>> START
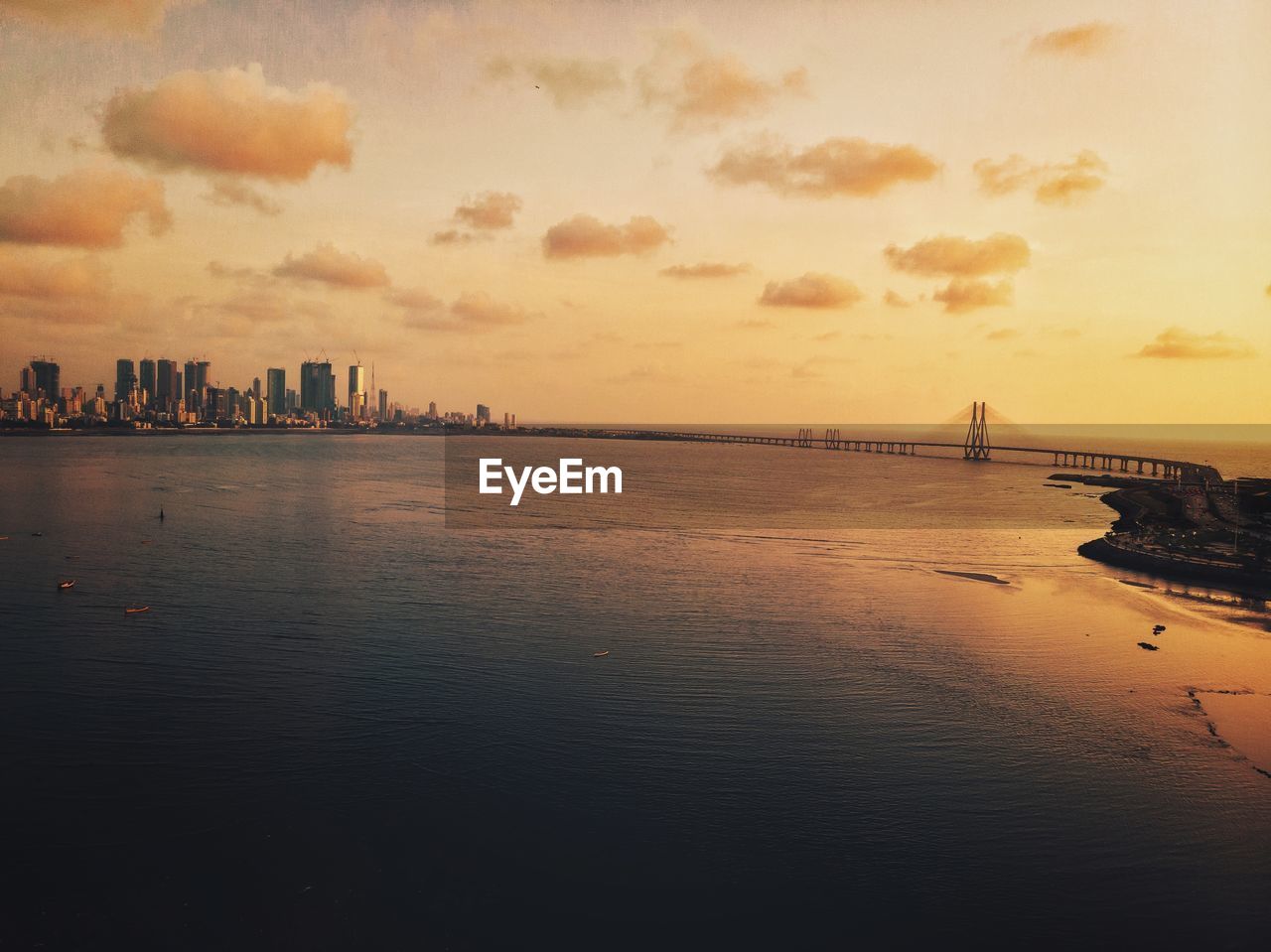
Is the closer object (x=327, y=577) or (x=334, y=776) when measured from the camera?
(x=334, y=776)

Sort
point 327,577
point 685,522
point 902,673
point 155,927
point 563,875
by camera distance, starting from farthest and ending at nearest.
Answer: point 685,522 < point 327,577 < point 902,673 < point 563,875 < point 155,927

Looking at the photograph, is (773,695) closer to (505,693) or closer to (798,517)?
(505,693)

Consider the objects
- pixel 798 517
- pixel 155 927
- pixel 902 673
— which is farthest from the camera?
pixel 798 517

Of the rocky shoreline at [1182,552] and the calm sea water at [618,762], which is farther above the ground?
the rocky shoreline at [1182,552]

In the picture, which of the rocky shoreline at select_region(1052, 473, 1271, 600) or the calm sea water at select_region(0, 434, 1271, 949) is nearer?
the calm sea water at select_region(0, 434, 1271, 949)

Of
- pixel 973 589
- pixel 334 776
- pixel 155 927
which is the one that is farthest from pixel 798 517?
pixel 155 927

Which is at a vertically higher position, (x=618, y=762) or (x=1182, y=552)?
(x=1182, y=552)

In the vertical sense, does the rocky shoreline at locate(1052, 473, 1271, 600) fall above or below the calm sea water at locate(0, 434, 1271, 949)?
above

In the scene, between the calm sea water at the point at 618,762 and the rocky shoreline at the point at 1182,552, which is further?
the rocky shoreline at the point at 1182,552
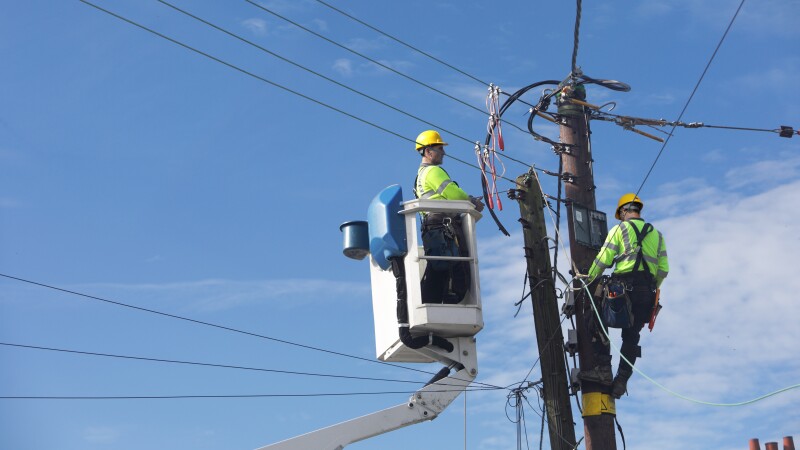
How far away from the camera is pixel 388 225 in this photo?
12352 millimetres

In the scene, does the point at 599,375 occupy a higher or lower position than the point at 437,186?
lower

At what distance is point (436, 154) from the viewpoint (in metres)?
13.1

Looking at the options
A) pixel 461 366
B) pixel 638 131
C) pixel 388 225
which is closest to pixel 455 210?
pixel 388 225

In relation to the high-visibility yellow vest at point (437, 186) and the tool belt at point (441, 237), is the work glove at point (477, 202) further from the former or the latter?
the tool belt at point (441, 237)

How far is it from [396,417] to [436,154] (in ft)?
8.85

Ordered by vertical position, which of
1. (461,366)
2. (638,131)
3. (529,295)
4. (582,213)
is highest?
(638,131)

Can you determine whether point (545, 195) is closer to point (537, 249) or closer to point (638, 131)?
point (537, 249)

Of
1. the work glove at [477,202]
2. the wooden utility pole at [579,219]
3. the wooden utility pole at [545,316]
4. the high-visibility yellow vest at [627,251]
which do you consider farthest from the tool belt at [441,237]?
the wooden utility pole at [579,219]

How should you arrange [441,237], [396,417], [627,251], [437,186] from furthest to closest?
[627,251] → [437,186] → [441,237] → [396,417]

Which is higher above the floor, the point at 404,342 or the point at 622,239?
the point at 622,239

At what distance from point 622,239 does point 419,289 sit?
2.55 metres

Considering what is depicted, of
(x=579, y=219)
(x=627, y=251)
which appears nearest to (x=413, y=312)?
(x=627, y=251)

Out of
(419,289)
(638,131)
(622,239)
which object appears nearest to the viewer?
(419,289)

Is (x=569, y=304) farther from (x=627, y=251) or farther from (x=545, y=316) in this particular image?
(x=627, y=251)
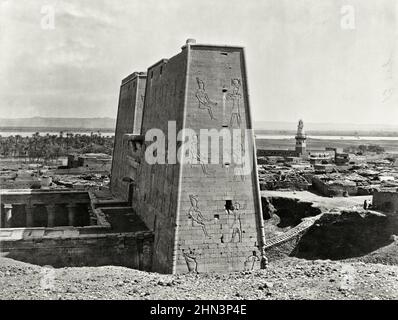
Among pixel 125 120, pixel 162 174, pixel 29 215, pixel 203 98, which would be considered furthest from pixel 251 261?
pixel 29 215

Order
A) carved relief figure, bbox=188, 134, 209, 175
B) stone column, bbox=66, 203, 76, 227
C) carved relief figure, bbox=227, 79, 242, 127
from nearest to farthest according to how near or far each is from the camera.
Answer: carved relief figure, bbox=188, 134, 209, 175, carved relief figure, bbox=227, 79, 242, 127, stone column, bbox=66, 203, 76, 227

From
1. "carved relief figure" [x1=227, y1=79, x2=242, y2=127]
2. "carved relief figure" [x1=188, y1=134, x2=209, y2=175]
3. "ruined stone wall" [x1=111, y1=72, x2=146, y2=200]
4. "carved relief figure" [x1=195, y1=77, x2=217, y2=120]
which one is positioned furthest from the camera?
"ruined stone wall" [x1=111, y1=72, x2=146, y2=200]

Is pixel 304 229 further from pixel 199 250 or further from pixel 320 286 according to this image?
pixel 320 286

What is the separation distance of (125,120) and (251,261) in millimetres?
15109

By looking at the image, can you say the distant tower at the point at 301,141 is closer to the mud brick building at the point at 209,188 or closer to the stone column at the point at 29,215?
the stone column at the point at 29,215

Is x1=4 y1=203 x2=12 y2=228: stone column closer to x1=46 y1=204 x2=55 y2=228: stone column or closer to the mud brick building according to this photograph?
x1=46 y1=204 x2=55 y2=228: stone column

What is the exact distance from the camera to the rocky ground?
10.9 meters

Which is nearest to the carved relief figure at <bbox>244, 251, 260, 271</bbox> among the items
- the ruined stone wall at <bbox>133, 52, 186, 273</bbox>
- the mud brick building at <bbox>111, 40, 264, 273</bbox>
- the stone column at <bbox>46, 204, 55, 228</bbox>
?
the mud brick building at <bbox>111, 40, 264, 273</bbox>

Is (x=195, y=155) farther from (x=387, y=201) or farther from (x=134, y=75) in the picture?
(x=387, y=201)

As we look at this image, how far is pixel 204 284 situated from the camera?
12453 millimetres

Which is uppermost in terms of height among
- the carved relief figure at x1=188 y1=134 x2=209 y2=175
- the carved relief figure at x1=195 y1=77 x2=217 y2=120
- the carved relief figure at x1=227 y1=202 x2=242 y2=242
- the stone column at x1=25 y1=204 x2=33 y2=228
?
the carved relief figure at x1=195 y1=77 x2=217 y2=120

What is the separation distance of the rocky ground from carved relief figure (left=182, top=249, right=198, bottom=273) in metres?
1.12

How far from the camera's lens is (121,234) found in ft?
56.6

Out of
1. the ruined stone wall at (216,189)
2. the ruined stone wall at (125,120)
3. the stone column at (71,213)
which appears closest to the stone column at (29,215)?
the stone column at (71,213)
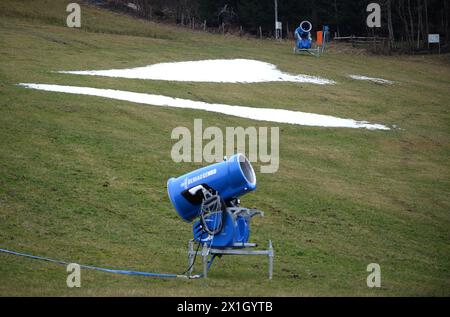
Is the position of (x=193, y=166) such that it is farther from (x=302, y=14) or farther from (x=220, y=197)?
(x=302, y=14)

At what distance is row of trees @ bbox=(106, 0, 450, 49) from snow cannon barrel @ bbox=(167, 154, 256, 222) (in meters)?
81.9

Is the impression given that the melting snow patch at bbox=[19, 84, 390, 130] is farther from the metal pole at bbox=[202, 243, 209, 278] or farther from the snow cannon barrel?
the metal pole at bbox=[202, 243, 209, 278]

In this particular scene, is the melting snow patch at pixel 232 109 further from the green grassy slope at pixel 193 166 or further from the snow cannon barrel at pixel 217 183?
the snow cannon barrel at pixel 217 183

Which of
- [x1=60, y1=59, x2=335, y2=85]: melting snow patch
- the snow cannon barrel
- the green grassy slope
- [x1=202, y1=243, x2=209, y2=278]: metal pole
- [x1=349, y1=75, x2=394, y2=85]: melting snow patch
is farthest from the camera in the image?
[x1=349, y1=75, x2=394, y2=85]: melting snow patch

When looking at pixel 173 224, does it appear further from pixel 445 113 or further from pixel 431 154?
pixel 445 113

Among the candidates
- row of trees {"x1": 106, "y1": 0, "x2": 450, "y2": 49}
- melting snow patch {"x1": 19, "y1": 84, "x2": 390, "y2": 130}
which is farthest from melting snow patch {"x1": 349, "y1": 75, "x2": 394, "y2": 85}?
row of trees {"x1": 106, "y1": 0, "x2": 450, "y2": 49}

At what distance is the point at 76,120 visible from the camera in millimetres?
31062

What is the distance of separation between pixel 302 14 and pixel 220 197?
92475 millimetres


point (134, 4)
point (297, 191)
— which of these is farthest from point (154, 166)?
point (134, 4)

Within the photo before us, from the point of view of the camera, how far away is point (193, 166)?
89.4ft

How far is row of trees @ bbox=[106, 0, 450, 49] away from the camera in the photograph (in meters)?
100

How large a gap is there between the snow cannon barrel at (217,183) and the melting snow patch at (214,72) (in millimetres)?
27669

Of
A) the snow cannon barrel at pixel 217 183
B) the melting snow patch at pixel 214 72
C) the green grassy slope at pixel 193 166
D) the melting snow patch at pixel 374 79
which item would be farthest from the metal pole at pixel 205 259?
the melting snow patch at pixel 374 79

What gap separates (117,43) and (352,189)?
3817cm
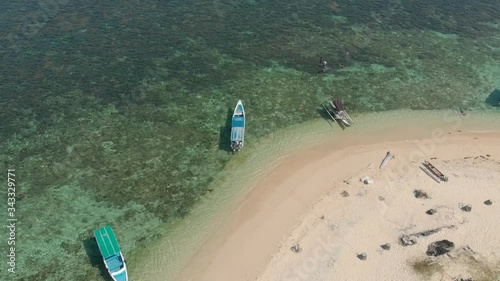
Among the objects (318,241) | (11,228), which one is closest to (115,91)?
(11,228)

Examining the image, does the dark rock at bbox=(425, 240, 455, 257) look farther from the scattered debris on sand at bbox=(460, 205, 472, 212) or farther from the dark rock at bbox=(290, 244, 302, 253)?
the dark rock at bbox=(290, 244, 302, 253)

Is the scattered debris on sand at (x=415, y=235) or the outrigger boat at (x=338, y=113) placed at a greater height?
the outrigger boat at (x=338, y=113)

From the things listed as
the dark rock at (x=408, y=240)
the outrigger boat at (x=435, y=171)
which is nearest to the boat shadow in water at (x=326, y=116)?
the outrigger boat at (x=435, y=171)

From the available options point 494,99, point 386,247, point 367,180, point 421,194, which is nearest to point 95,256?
point 386,247

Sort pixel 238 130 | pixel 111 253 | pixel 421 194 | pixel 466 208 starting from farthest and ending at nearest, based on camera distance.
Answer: pixel 238 130 < pixel 421 194 < pixel 466 208 < pixel 111 253

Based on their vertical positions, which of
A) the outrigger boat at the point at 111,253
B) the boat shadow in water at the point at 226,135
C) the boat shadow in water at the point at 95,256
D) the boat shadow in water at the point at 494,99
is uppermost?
the boat shadow in water at the point at 494,99

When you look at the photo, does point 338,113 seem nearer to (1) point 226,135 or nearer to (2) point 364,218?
(1) point 226,135

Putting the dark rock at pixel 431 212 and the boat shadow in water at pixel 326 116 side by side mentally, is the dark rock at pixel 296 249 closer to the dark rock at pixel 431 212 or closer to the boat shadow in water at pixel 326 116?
the dark rock at pixel 431 212
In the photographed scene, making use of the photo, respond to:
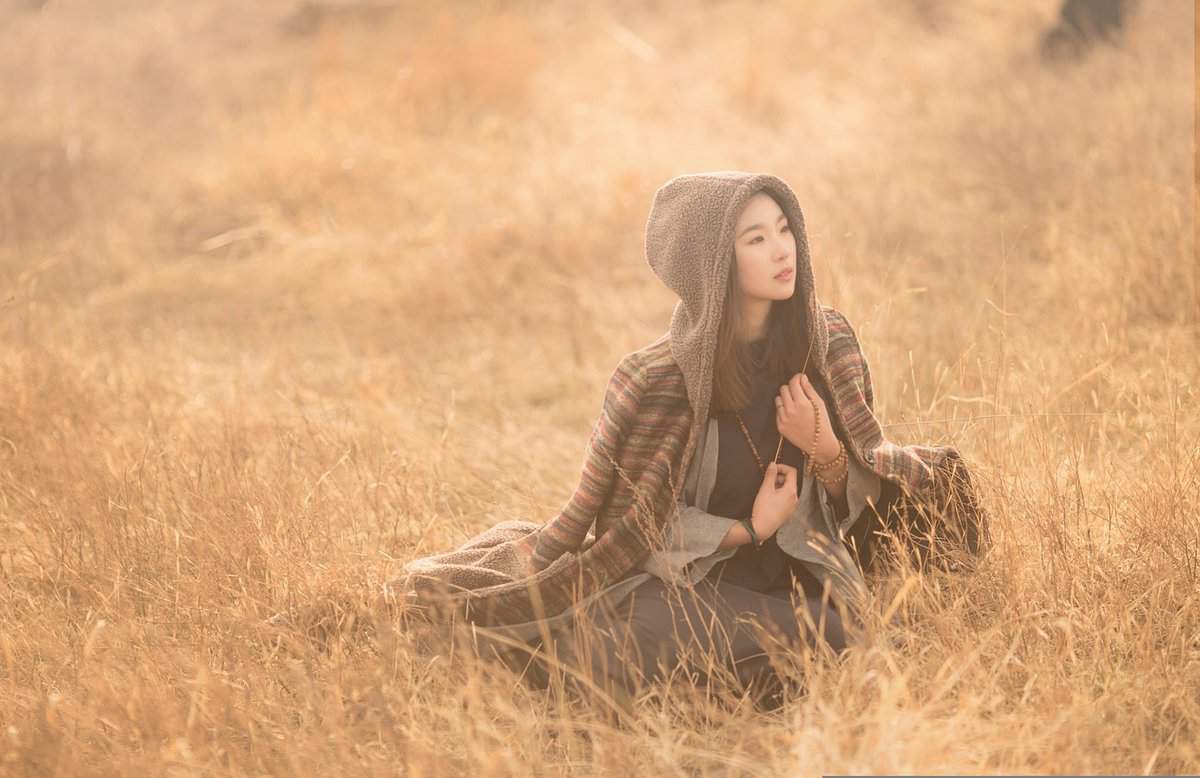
>> END
Select each line of the listing that contains the string "grassy".

> [WRITTEN SOLUTION]:
In this particular scene, is the melting snow patch at pixel 232 109 further from the green grassy slope at pixel 193 166 or further from the snow cannon barrel at pixel 217 183?
- the green grassy slope
C) the green grassy slope at pixel 193 166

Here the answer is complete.